# questions about my house bunny? any advice???



## farley (May 23, 2010)

i have a brown four month old litter box trained gaint french lopear rabbit she has a 2 foot by 6 foot indoor rabbit hutch it has two levels and a shelf on each level she also has tons of food stuffed toys that i refill every moring, she loves it! wel heres my problem during the day i would let her roam my room always leaving the bottem hutch doors open so she could eat drink and use her litter box when ever she wanted or needed to, lets jus say i had a very spoilled very happy bunny during this time. 

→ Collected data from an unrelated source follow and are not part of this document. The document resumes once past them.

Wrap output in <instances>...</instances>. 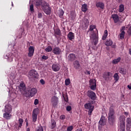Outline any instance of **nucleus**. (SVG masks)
<instances>
[{
  "label": "nucleus",
  "mask_w": 131,
  "mask_h": 131,
  "mask_svg": "<svg viewBox=\"0 0 131 131\" xmlns=\"http://www.w3.org/2000/svg\"><path fill=\"white\" fill-rule=\"evenodd\" d=\"M97 26L96 25H91L90 26L89 30L91 31L90 37L91 39H93L92 45H94V46H97V43H98V30L96 29ZM94 29H96V32L94 31Z\"/></svg>",
  "instance_id": "1"
},
{
  "label": "nucleus",
  "mask_w": 131,
  "mask_h": 131,
  "mask_svg": "<svg viewBox=\"0 0 131 131\" xmlns=\"http://www.w3.org/2000/svg\"><path fill=\"white\" fill-rule=\"evenodd\" d=\"M114 109H115V106L114 104H112L109 108L108 114V120L111 125H113L115 123V111Z\"/></svg>",
  "instance_id": "2"
},
{
  "label": "nucleus",
  "mask_w": 131,
  "mask_h": 131,
  "mask_svg": "<svg viewBox=\"0 0 131 131\" xmlns=\"http://www.w3.org/2000/svg\"><path fill=\"white\" fill-rule=\"evenodd\" d=\"M41 7L45 14H47V15H50L51 14V7H50V4L49 3L46 2V1H43L42 3Z\"/></svg>",
  "instance_id": "3"
},
{
  "label": "nucleus",
  "mask_w": 131,
  "mask_h": 131,
  "mask_svg": "<svg viewBox=\"0 0 131 131\" xmlns=\"http://www.w3.org/2000/svg\"><path fill=\"white\" fill-rule=\"evenodd\" d=\"M120 128L119 131H125V118L124 116L119 117Z\"/></svg>",
  "instance_id": "4"
},
{
  "label": "nucleus",
  "mask_w": 131,
  "mask_h": 131,
  "mask_svg": "<svg viewBox=\"0 0 131 131\" xmlns=\"http://www.w3.org/2000/svg\"><path fill=\"white\" fill-rule=\"evenodd\" d=\"M37 93V89L36 88H32L31 90H28L26 92V96L28 98V97H34L36 93Z\"/></svg>",
  "instance_id": "5"
},
{
  "label": "nucleus",
  "mask_w": 131,
  "mask_h": 131,
  "mask_svg": "<svg viewBox=\"0 0 131 131\" xmlns=\"http://www.w3.org/2000/svg\"><path fill=\"white\" fill-rule=\"evenodd\" d=\"M38 74H37V72L34 70H31L30 71L28 74V77L31 80L32 79H34V78H37Z\"/></svg>",
  "instance_id": "6"
},
{
  "label": "nucleus",
  "mask_w": 131,
  "mask_h": 131,
  "mask_svg": "<svg viewBox=\"0 0 131 131\" xmlns=\"http://www.w3.org/2000/svg\"><path fill=\"white\" fill-rule=\"evenodd\" d=\"M39 112V110L38 108H36L33 110L32 115V118L33 122H36L37 120V115H38V113Z\"/></svg>",
  "instance_id": "7"
},
{
  "label": "nucleus",
  "mask_w": 131,
  "mask_h": 131,
  "mask_svg": "<svg viewBox=\"0 0 131 131\" xmlns=\"http://www.w3.org/2000/svg\"><path fill=\"white\" fill-rule=\"evenodd\" d=\"M90 88L92 91H95L97 89V81L96 79H90L89 81Z\"/></svg>",
  "instance_id": "8"
},
{
  "label": "nucleus",
  "mask_w": 131,
  "mask_h": 131,
  "mask_svg": "<svg viewBox=\"0 0 131 131\" xmlns=\"http://www.w3.org/2000/svg\"><path fill=\"white\" fill-rule=\"evenodd\" d=\"M87 96L89 97V98L91 99V100H93V101L96 100V93H95V92L93 91L89 90L87 92Z\"/></svg>",
  "instance_id": "9"
},
{
  "label": "nucleus",
  "mask_w": 131,
  "mask_h": 131,
  "mask_svg": "<svg viewBox=\"0 0 131 131\" xmlns=\"http://www.w3.org/2000/svg\"><path fill=\"white\" fill-rule=\"evenodd\" d=\"M51 102L53 107H56L58 105V103H59V98L56 96H53L51 99Z\"/></svg>",
  "instance_id": "10"
},
{
  "label": "nucleus",
  "mask_w": 131,
  "mask_h": 131,
  "mask_svg": "<svg viewBox=\"0 0 131 131\" xmlns=\"http://www.w3.org/2000/svg\"><path fill=\"white\" fill-rule=\"evenodd\" d=\"M52 69L53 71L57 72V71H59L60 69H61V66H60V64H59L58 63H53L52 66Z\"/></svg>",
  "instance_id": "11"
},
{
  "label": "nucleus",
  "mask_w": 131,
  "mask_h": 131,
  "mask_svg": "<svg viewBox=\"0 0 131 131\" xmlns=\"http://www.w3.org/2000/svg\"><path fill=\"white\" fill-rule=\"evenodd\" d=\"M29 53H28V57H33L34 55V47L33 46H30L28 49Z\"/></svg>",
  "instance_id": "12"
},
{
  "label": "nucleus",
  "mask_w": 131,
  "mask_h": 131,
  "mask_svg": "<svg viewBox=\"0 0 131 131\" xmlns=\"http://www.w3.org/2000/svg\"><path fill=\"white\" fill-rule=\"evenodd\" d=\"M89 23L90 21H89V19L85 18L82 25V29L83 30H85V29H86V28H88V27H89Z\"/></svg>",
  "instance_id": "13"
},
{
  "label": "nucleus",
  "mask_w": 131,
  "mask_h": 131,
  "mask_svg": "<svg viewBox=\"0 0 131 131\" xmlns=\"http://www.w3.org/2000/svg\"><path fill=\"white\" fill-rule=\"evenodd\" d=\"M111 76H112V73L111 72H106L103 73L102 77L105 80H109Z\"/></svg>",
  "instance_id": "14"
},
{
  "label": "nucleus",
  "mask_w": 131,
  "mask_h": 131,
  "mask_svg": "<svg viewBox=\"0 0 131 131\" xmlns=\"http://www.w3.org/2000/svg\"><path fill=\"white\" fill-rule=\"evenodd\" d=\"M96 7H97L98 9L104 10V9H105V4L102 2H99L96 3Z\"/></svg>",
  "instance_id": "15"
},
{
  "label": "nucleus",
  "mask_w": 131,
  "mask_h": 131,
  "mask_svg": "<svg viewBox=\"0 0 131 131\" xmlns=\"http://www.w3.org/2000/svg\"><path fill=\"white\" fill-rule=\"evenodd\" d=\"M62 35V33H61V30L60 29L57 28L54 30V36L58 39L59 38V37L58 36H61Z\"/></svg>",
  "instance_id": "16"
},
{
  "label": "nucleus",
  "mask_w": 131,
  "mask_h": 131,
  "mask_svg": "<svg viewBox=\"0 0 131 131\" xmlns=\"http://www.w3.org/2000/svg\"><path fill=\"white\" fill-rule=\"evenodd\" d=\"M61 52V49L59 47H55L52 50V52L54 55H60Z\"/></svg>",
  "instance_id": "17"
},
{
  "label": "nucleus",
  "mask_w": 131,
  "mask_h": 131,
  "mask_svg": "<svg viewBox=\"0 0 131 131\" xmlns=\"http://www.w3.org/2000/svg\"><path fill=\"white\" fill-rule=\"evenodd\" d=\"M92 104H94V101H90L89 103L85 104L84 105L85 109H92L93 107L94 108Z\"/></svg>",
  "instance_id": "18"
},
{
  "label": "nucleus",
  "mask_w": 131,
  "mask_h": 131,
  "mask_svg": "<svg viewBox=\"0 0 131 131\" xmlns=\"http://www.w3.org/2000/svg\"><path fill=\"white\" fill-rule=\"evenodd\" d=\"M126 129L127 130H129L130 129V126H131V118H127L126 119Z\"/></svg>",
  "instance_id": "19"
},
{
  "label": "nucleus",
  "mask_w": 131,
  "mask_h": 131,
  "mask_svg": "<svg viewBox=\"0 0 131 131\" xmlns=\"http://www.w3.org/2000/svg\"><path fill=\"white\" fill-rule=\"evenodd\" d=\"M76 59V56H75V54L73 53H71L68 56V60L71 62H73V61H74V60H75Z\"/></svg>",
  "instance_id": "20"
},
{
  "label": "nucleus",
  "mask_w": 131,
  "mask_h": 131,
  "mask_svg": "<svg viewBox=\"0 0 131 131\" xmlns=\"http://www.w3.org/2000/svg\"><path fill=\"white\" fill-rule=\"evenodd\" d=\"M5 59H7L8 62H12L13 59H14V56H13V54L12 53H10V54H7L5 56Z\"/></svg>",
  "instance_id": "21"
},
{
  "label": "nucleus",
  "mask_w": 131,
  "mask_h": 131,
  "mask_svg": "<svg viewBox=\"0 0 131 131\" xmlns=\"http://www.w3.org/2000/svg\"><path fill=\"white\" fill-rule=\"evenodd\" d=\"M50 128L51 129H54L55 127H56V121L54 119H51L50 125H49Z\"/></svg>",
  "instance_id": "22"
},
{
  "label": "nucleus",
  "mask_w": 131,
  "mask_h": 131,
  "mask_svg": "<svg viewBox=\"0 0 131 131\" xmlns=\"http://www.w3.org/2000/svg\"><path fill=\"white\" fill-rule=\"evenodd\" d=\"M112 18L113 19L114 23H117V22L119 21V16L116 14H113Z\"/></svg>",
  "instance_id": "23"
},
{
  "label": "nucleus",
  "mask_w": 131,
  "mask_h": 131,
  "mask_svg": "<svg viewBox=\"0 0 131 131\" xmlns=\"http://www.w3.org/2000/svg\"><path fill=\"white\" fill-rule=\"evenodd\" d=\"M73 66L75 69H79V68H80V63H79L78 60H75L73 62Z\"/></svg>",
  "instance_id": "24"
},
{
  "label": "nucleus",
  "mask_w": 131,
  "mask_h": 131,
  "mask_svg": "<svg viewBox=\"0 0 131 131\" xmlns=\"http://www.w3.org/2000/svg\"><path fill=\"white\" fill-rule=\"evenodd\" d=\"M4 112L7 113H11L12 112V106L10 105H6Z\"/></svg>",
  "instance_id": "25"
},
{
  "label": "nucleus",
  "mask_w": 131,
  "mask_h": 131,
  "mask_svg": "<svg viewBox=\"0 0 131 131\" xmlns=\"http://www.w3.org/2000/svg\"><path fill=\"white\" fill-rule=\"evenodd\" d=\"M68 37L70 40L74 39V33H73L72 32H70L68 34Z\"/></svg>",
  "instance_id": "26"
},
{
  "label": "nucleus",
  "mask_w": 131,
  "mask_h": 131,
  "mask_svg": "<svg viewBox=\"0 0 131 131\" xmlns=\"http://www.w3.org/2000/svg\"><path fill=\"white\" fill-rule=\"evenodd\" d=\"M18 88L20 91H25L26 90V86L25 83H21L18 86Z\"/></svg>",
  "instance_id": "27"
},
{
  "label": "nucleus",
  "mask_w": 131,
  "mask_h": 131,
  "mask_svg": "<svg viewBox=\"0 0 131 131\" xmlns=\"http://www.w3.org/2000/svg\"><path fill=\"white\" fill-rule=\"evenodd\" d=\"M23 122H24V120L22 118H19L18 120V129H20L21 127H22V125L23 124Z\"/></svg>",
  "instance_id": "28"
},
{
  "label": "nucleus",
  "mask_w": 131,
  "mask_h": 131,
  "mask_svg": "<svg viewBox=\"0 0 131 131\" xmlns=\"http://www.w3.org/2000/svg\"><path fill=\"white\" fill-rule=\"evenodd\" d=\"M82 11L85 13L88 11V5L86 4H84L82 5Z\"/></svg>",
  "instance_id": "29"
},
{
  "label": "nucleus",
  "mask_w": 131,
  "mask_h": 131,
  "mask_svg": "<svg viewBox=\"0 0 131 131\" xmlns=\"http://www.w3.org/2000/svg\"><path fill=\"white\" fill-rule=\"evenodd\" d=\"M107 36H108V31H107V30H105L102 36V40H105V39L107 38Z\"/></svg>",
  "instance_id": "30"
},
{
  "label": "nucleus",
  "mask_w": 131,
  "mask_h": 131,
  "mask_svg": "<svg viewBox=\"0 0 131 131\" xmlns=\"http://www.w3.org/2000/svg\"><path fill=\"white\" fill-rule=\"evenodd\" d=\"M121 60V58L118 57V58L113 60L112 63L113 64H118V63H119V62H120Z\"/></svg>",
  "instance_id": "31"
},
{
  "label": "nucleus",
  "mask_w": 131,
  "mask_h": 131,
  "mask_svg": "<svg viewBox=\"0 0 131 131\" xmlns=\"http://www.w3.org/2000/svg\"><path fill=\"white\" fill-rule=\"evenodd\" d=\"M112 45H113V41H112V40L109 39L106 40L105 46H107V47H110V46H112Z\"/></svg>",
  "instance_id": "32"
},
{
  "label": "nucleus",
  "mask_w": 131,
  "mask_h": 131,
  "mask_svg": "<svg viewBox=\"0 0 131 131\" xmlns=\"http://www.w3.org/2000/svg\"><path fill=\"white\" fill-rule=\"evenodd\" d=\"M124 11V5L121 4L119 6V12L120 13H122Z\"/></svg>",
  "instance_id": "33"
},
{
  "label": "nucleus",
  "mask_w": 131,
  "mask_h": 131,
  "mask_svg": "<svg viewBox=\"0 0 131 131\" xmlns=\"http://www.w3.org/2000/svg\"><path fill=\"white\" fill-rule=\"evenodd\" d=\"M3 117L5 118L6 119H10V113H5L3 115Z\"/></svg>",
  "instance_id": "34"
},
{
  "label": "nucleus",
  "mask_w": 131,
  "mask_h": 131,
  "mask_svg": "<svg viewBox=\"0 0 131 131\" xmlns=\"http://www.w3.org/2000/svg\"><path fill=\"white\" fill-rule=\"evenodd\" d=\"M125 34V32H124V31H122L121 33H120V35H119L120 39H124Z\"/></svg>",
  "instance_id": "35"
},
{
  "label": "nucleus",
  "mask_w": 131,
  "mask_h": 131,
  "mask_svg": "<svg viewBox=\"0 0 131 131\" xmlns=\"http://www.w3.org/2000/svg\"><path fill=\"white\" fill-rule=\"evenodd\" d=\"M114 78L115 80V82H117L118 80H119V75L118 73H115L114 75Z\"/></svg>",
  "instance_id": "36"
},
{
  "label": "nucleus",
  "mask_w": 131,
  "mask_h": 131,
  "mask_svg": "<svg viewBox=\"0 0 131 131\" xmlns=\"http://www.w3.org/2000/svg\"><path fill=\"white\" fill-rule=\"evenodd\" d=\"M45 51L46 52H52V51H53V48H52V47L49 46L45 49Z\"/></svg>",
  "instance_id": "37"
},
{
  "label": "nucleus",
  "mask_w": 131,
  "mask_h": 131,
  "mask_svg": "<svg viewBox=\"0 0 131 131\" xmlns=\"http://www.w3.org/2000/svg\"><path fill=\"white\" fill-rule=\"evenodd\" d=\"M42 4V2H41V0H38L36 2L35 6H36V7H39L40 6H41Z\"/></svg>",
  "instance_id": "38"
},
{
  "label": "nucleus",
  "mask_w": 131,
  "mask_h": 131,
  "mask_svg": "<svg viewBox=\"0 0 131 131\" xmlns=\"http://www.w3.org/2000/svg\"><path fill=\"white\" fill-rule=\"evenodd\" d=\"M62 97L65 101V102H68V96L67 94H63Z\"/></svg>",
  "instance_id": "39"
},
{
  "label": "nucleus",
  "mask_w": 131,
  "mask_h": 131,
  "mask_svg": "<svg viewBox=\"0 0 131 131\" xmlns=\"http://www.w3.org/2000/svg\"><path fill=\"white\" fill-rule=\"evenodd\" d=\"M30 11L31 12V13H34L33 4H32L30 6Z\"/></svg>",
  "instance_id": "40"
},
{
  "label": "nucleus",
  "mask_w": 131,
  "mask_h": 131,
  "mask_svg": "<svg viewBox=\"0 0 131 131\" xmlns=\"http://www.w3.org/2000/svg\"><path fill=\"white\" fill-rule=\"evenodd\" d=\"M70 84V79H66L65 80V85H69Z\"/></svg>",
  "instance_id": "41"
},
{
  "label": "nucleus",
  "mask_w": 131,
  "mask_h": 131,
  "mask_svg": "<svg viewBox=\"0 0 131 131\" xmlns=\"http://www.w3.org/2000/svg\"><path fill=\"white\" fill-rule=\"evenodd\" d=\"M63 15H64V11H63V10H61L59 11V16L61 18L62 16H63Z\"/></svg>",
  "instance_id": "42"
},
{
  "label": "nucleus",
  "mask_w": 131,
  "mask_h": 131,
  "mask_svg": "<svg viewBox=\"0 0 131 131\" xmlns=\"http://www.w3.org/2000/svg\"><path fill=\"white\" fill-rule=\"evenodd\" d=\"M119 73H121V74H125V72L124 71V69L121 68H120Z\"/></svg>",
  "instance_id": "43"
},
{
  "label": "nucleus",
  "mask_w": 131,
  "mask_h": 131,
  "mask_svg": "<svg viewBox=\"0 0 131 131\" xmlns=\"http://www.w3.org/2000/svg\"><path fill=\"white\" fill-rule=\"evenodd\" d=\"M93 111H94V107H92V108L89 109V111L88 112L89 115H92V113H93Z\"/></svg>",
  "instance_id": "44"
},
{
  "label": "nucleus",
  "mask_w": 131,
  "mask_h": 131,
  "mask_svg": "<svg viewBox=\"0 0 131 131\" xmlns=\"http://www.w3.org/2000/svg\"><path fill=\"white\" fill-rule=\"evenodd\" d=\"M99 124L100 125H105V121H102V120H100L99 121Z\"/></svg>",
  "instance_id": "45"
},
{
  "label": "nucleus",
  "mask_w": 131,
  "mask_h": 131,
  "mask_svg": "<svg viewBox=\"0 0 131 131\" xmlns=\"http://www.w3.org/2000/svg\"><path fill=\"white\" fill-rule=\"evenodd\" d=\"M65 118H66V116H65V115H61L60 116V119H61V120H64Z\"/></svg>",
  "instance_id": "46"
},
{
  "label": "nucleus",
  "mask_w": 131,
  "mask_h": 131,
  "mask_svg": "<svg viewBox=\"0 0 131 131\" xmlns=\"http://www.w3.org/2000/svg\"><path fill=\"white\" fill-rule=\"evenodd\" d=\"M73 129V126H70L67 128V131H72Z\"/></svg>",
  "instance_id": "47"
},
{
  "label": "nucleus",
  "mask_w": 131,
  "mask_h": 131,
  "mask_svg": "<svg viewBox=\"0 0 131 131\" xmlns=\"http://www.w3.org/2000/svg\"><path fill=\"white\" fill-rule=\"evenodd\" d=\"M36 131H43V128L41 126L38 127Z\"/></svg>",
  "instance_id": "48"
},
{
  "label": "nucleus",
  "mask_w": 131,
  "mask_h": 131,
  "mask_svg": "<svg viewBox=\"0 0 131 131\" xmlns=\"http://www.w3.org/2000/svg\"><path fill=\"white\" fill-rule=\"evenodd\" d=\"M41 59L42 60H48V59H49V57L45 55H43L41 57Z\"/></svg>",
  "instance_id": "49"
},
{
  "label": "nucleus",
  "mask_w": 131,
  "mask_h": 131,
  "mask_svg": "<svg viewBox=\"0 0 131 131\" xmlns=\"http://www.w3.org/2000/svg\"><path fill=\"white\" fill-rule=\"evenodd\" d=\"M39 103V100L37 99H35L34 102V105H38Z\"/></svg>",
  "instance_id": "50"
},
{
  "label": "nucleus",
  "mask_w": 131,
  "mask_h": 131,
  "mask_svg": "<svg viewBox=\"0 0 131 131\" xmlns=\"http://www.w3.org/2000/svg\"><path fill=\"white\" fill-rule=\"evenodd\" d=\"M66 109H67V111L69 112V111H71L72 108H71V106H67Z\"/></svg>",
  "instance_id": "51"
},
{
  "label": "nucleus",
  "mask_w": 131,
  "mask_h": 131,
  "mask_svg": "<svg viewBox=\"0 0 131 131\" xmlns=\"http://www.w3.org/2000/svg\"><path fill=\"white\" fill-rule=\"evenodd\" d=\"M42 13L40 12H38V18H42Z\"/></svg>",
  "instance_id": "52"
},
{
  "label": "nucleus",
  "mask_w": 131,
  "mask_h": 131,
  "mask_svg": "<svg viewBox=\"0 0 131 131\" xmlns=\"http://www.w3.org/2000/svg\"><path fill=\"white\" fill-rule=\"evenodd\" d=\"M127 32L129 35H131V26L129 28Z\"/></svg>",
  "instance_id": "53"
},
{
  "label": "nucleus",
  "mask_w": 131,
  "mask_h": 131,
  "mask_svg": "<svg viewBox=\"0 0 131 131\" xmlns=\"http://www.w3.org/2000/svg\"><path fill=\"white\" fill-rule=\"evenodd\" d=\"M40 83H41L42 85L45 84V83H46V82H45V80L42 79H41L40 80Z\"/></svg>",
  "instance_id": "54"
},
{
  "label": "nucleus",
  "mask_w": 131,
  "mask_h": 131,
  "mask_svg": "<svg viewBox=\"0 0 131 131\" xmlns=\"http://www.w3.org/2000/svg\"><path fill=\"white\" fill-rule=\"evenodd\" d=\"M100 120H102V121H105V117L102 116L100 118Z\"/></svg>",
  "instance_id": "55"
},
{
  "label": "nucleus",
  "mask_w": 131,
  "mask_h": 131,
  "mask_svg": "<svg viewBox=\"0 0 131 131\" xmlns=\"http://www.w3.org/2000/svg\"><path fill=\"white\" fill-rule=\"evenodd\" d=\"M85 73L88 75H90V74H91V72H90L89 71H86Z\"/></svg>",
  "instance_id": "56"
},
{
  "label": "nucleus",
  "mask_w": 131,
  "mask_h": 131,
  "mask_svg": "<svg viewBox=\"0 0 131 131\" xmlns=\"http://www.w3.org/2000/svg\"><path fill=\"white\" fill-rule=\"evenodd\" d=\"M125 30V27H122V29H121V31H124Z\"/></svg>",
  "instance_id": "57"
},
{
  "label": "nucleus",
  "mask_w": 131,
  "mask_h": 131,
  "mask_svg": "<svg viewBox=\"0 0 131 131\" xmlns=\"http://www.w3.org/2000/svg\"><path fill=\"white\" fill-rule=\"evenodd\" d=\"M26 130L27 131H30V128L26 127Z\"/></svg>",
  "instance_id": "58"
},
{
  "label": "nucleus",
  "mask_w": 131,
  "mask_h": 131,
  "mask_svg": "<svg viewBox=\"0 0 131 131\" xmlns=\"http://www.w3.org/2000/svg\"><path fill=\"white\" fill-rule=\"evenodd\" d=\"M127 88L129 89V90H131V85H128Z\"/></svg>",
  "instance_id": "59"
},
{
  "label": "nucleus",
  "mask_w": 131,
  "mask_h": 131,
  "mask_svg": "<svg viewBox=\"0 0 131 131\" xmlns=\"http://www.w3.org/2000/svg\"><path fill=\"white\" fill-rule=\"evenodd\" d=\"M25 122L26 123L28 122V120L27 119H25Z\"/></svg>",
  "instance_id": "60"
},
{
  "label": "nucleus",
  "mask_w": 131,
  "mask_h": 131,
  "mask_svg": "<svg viewBox=\"0 0 131 131\" xmlns=\"http://www.w3.org/2000/svg\"><path fill=\"white\" fill-rule=\"evenodd\" d=\"M28 125H29V123H28V122H27L26 123V127H27V126H28Z\"/></svg>",
  "instance_id": "61"
},
{
  "label": "nucleus",
  "mask_w": 131,
  "mask_h": 131,
  "mask_svg": "<svg viewBox=\"0 0 131 131\" xmlns=\"http://www.w3.org/2000/svg\"><path fill=\"white\" fill-rule=\"evenodd\" d=\"M77 131H82V129L81 128L78 129Z\"/></svg>",
  "instance_id": "62"
},
{
  "label": "nucleus",
  "mask_w": 131,
  "mask_h": 131,
  "mask_svg": "<svg viewBox=\"0 0 131 131\" xmlns=\"http://www.w3.org/2000/svg\"><path fill=\"white\" fill-rule=\"evenodd\" d=\"M125 115H128V113H126L125 112Z\"/></svg>",
  "instance_id": "63"
}]
</instances>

wel about two weeks ago she began using my bed at standered hieght as her new litter box being fed up with washing my sheets and conforter every other day  
i began locking her up, being a full time student, running a ten acer farm and my job, i dont have much time to babysit her. 

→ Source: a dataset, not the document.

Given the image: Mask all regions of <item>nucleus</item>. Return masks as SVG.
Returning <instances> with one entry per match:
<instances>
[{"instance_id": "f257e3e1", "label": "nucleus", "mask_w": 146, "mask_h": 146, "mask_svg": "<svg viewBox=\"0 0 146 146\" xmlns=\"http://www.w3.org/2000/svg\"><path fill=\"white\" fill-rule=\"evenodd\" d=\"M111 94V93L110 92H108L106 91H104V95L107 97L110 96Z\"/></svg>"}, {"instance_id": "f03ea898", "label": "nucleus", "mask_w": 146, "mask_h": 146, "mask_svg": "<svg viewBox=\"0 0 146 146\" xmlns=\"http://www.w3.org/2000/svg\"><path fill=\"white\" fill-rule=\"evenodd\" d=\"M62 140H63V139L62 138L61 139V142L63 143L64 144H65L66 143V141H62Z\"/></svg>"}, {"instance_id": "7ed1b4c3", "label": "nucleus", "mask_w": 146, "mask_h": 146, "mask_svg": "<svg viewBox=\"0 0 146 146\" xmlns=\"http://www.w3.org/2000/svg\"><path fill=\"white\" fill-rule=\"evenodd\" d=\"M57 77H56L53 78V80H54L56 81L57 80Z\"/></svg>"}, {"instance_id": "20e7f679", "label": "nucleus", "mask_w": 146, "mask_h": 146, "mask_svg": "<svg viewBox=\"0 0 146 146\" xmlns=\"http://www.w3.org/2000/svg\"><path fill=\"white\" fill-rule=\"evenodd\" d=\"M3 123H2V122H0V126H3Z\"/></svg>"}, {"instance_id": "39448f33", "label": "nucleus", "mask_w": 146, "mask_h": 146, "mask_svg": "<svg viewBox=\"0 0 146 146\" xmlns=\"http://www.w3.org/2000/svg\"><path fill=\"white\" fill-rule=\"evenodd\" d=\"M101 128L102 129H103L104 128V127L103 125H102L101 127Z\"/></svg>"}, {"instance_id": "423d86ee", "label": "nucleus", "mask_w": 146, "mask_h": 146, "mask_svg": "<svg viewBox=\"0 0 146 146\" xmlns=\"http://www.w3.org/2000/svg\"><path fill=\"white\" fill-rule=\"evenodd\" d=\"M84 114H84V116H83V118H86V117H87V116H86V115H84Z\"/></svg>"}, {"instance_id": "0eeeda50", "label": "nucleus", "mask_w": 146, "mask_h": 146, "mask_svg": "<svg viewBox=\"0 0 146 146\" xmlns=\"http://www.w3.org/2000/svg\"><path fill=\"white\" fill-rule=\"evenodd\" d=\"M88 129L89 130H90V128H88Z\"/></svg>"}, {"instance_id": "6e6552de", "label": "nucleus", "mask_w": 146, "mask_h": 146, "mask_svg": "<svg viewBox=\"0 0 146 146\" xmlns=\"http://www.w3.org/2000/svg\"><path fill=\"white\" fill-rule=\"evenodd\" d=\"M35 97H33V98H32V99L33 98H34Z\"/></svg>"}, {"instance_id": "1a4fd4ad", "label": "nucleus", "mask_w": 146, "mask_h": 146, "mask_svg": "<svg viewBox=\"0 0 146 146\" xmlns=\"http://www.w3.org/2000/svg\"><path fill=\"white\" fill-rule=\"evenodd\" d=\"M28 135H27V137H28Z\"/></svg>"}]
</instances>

even though she still gets out at night during tv or movie time, she is tearing her hutch up, because the trays were very slick an she wouldnt more we had to put outdoor carpit in it on all the levels and shelves. well most of the carpit is being pulled up she is chewing on everything and is keeping me up at night by her thumping and all the digging of the carpit. 

so does anyone have any ideas on how to revers the behavior of her going on my bed???


----------



## justsambam08 (Sep 26, 2009)

I would simply get another litterbox and put it outside of her cage, somewhere in your room. Also, give her some chew toys (old cardboard paper towel or toilet paper rolls are excellent for this) so that she doesn't chew up the carpet.


----------



## Solon (May 11, 2008)

Put her food and access to her water in her litter box. When she goes to eat/drink she will pee and poop. I had an apartment bun for 7 years and that's how I taught her and my guinea pig to be potty trained. They will still leave little pellets but those are easy enough to clean up.


----------